Taehyung beni duyunca kapıdan çıkmadan bavulu bıraktı ve dönüp bi kaç saniye bana bakıp yanıma geldi ve elimden tuttu "Jungkook ben seni güvende tutmak istiyorum. Ve senin en güvenli yerin benim yanım. Benimle hep güvende olucaksın inan bana. Bak ben seni korumak istiyorum, izin verde bunu yapayım" dedi ve diğer elimi de tutup karın hizamızda ikimizin arasında sıkıştırdı. "Geliyor musun benimle minik tavşan?" Sözlerini duyunca tüm bedenim karıncalanmıştı. Bana minik tavşan demişti ve bu çok hoştu.

Taehyung dikkatlice bana bakıp ne cavap vereceğimi beklerken ellerimi hâlâ tutuyordu.

Ben Taehyungun yanında kendimi güvende hissettiğimi artık anlamıştım.

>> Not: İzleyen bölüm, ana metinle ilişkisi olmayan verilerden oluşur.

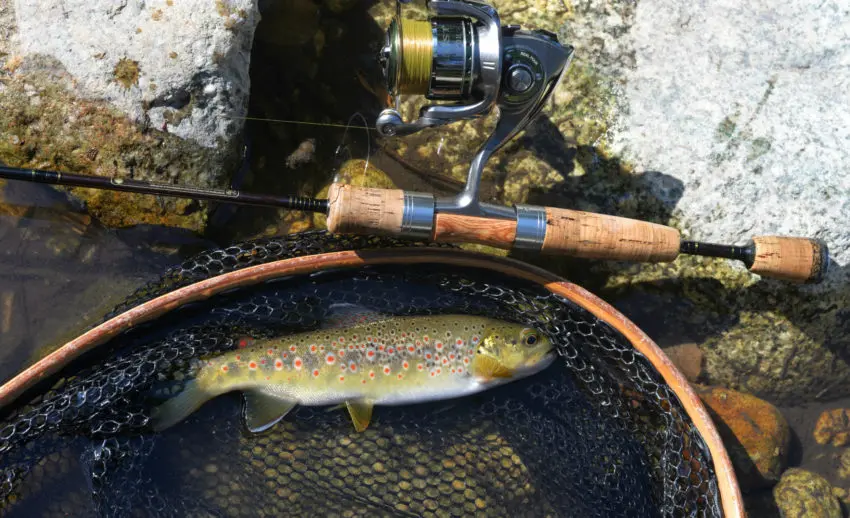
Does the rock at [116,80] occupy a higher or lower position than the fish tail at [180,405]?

Onunla huzurlu oluyordum. Bu yüzden onunla gitmek bana iyi gelebilirdi ama ben ona rahatsızlık vermek istemiyordum. Beni korumak istemesi çok güzeldi ama ya hayatında biri varsa ve ben onları rahatsız edersem.

Taehyungun hâlâ benden cevap beklediğini görünce düşüncelerimden çıkıp ona odaklandım. "Taehyung ben sana güveniyorum, kendimi senin yanında güvende hissediyorum ama ben sana rahatsızlık verm-"

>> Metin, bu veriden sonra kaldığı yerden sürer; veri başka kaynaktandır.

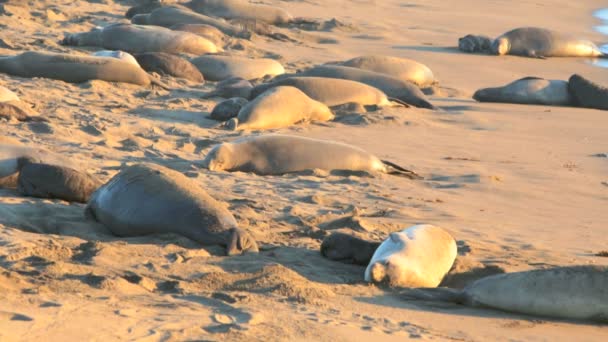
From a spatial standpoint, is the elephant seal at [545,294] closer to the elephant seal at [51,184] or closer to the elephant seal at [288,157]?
the elephant seal at [51,184]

"Jungkook öyle bir şey yok. Ne rahatsızlığından bahsediyorsun sen? Seninle benim aramda rahatsızlık kelimesi olsun istemiyorum" diyerek aniden sözümü kesti.

"Ya sevgilin? Beni kendinle götürürsen o yanlış anlar ve bizim aramızda olmasını istemediğin rahatsızlığı o yaşar" Taehyung dediklerimi duyunca ellerimizin tutuşunu sıkılaştırdı "Sevgilim olduğunu kim dedi? Benim sevgilim yok Jungkook. Ayrıca eğer sevgilim olursa ve o senden rahatsız olursa artık sevgilim değil demektir. Yani kendinden rahatsız olmadığın sürece sorun yok minik tavşan" dedi ve elimin birini bırakıp saçımın bir tutamını kulağımın arkasına geçirdi. Bu hareketiyle yanaklarımın ısınması sağlamıştı.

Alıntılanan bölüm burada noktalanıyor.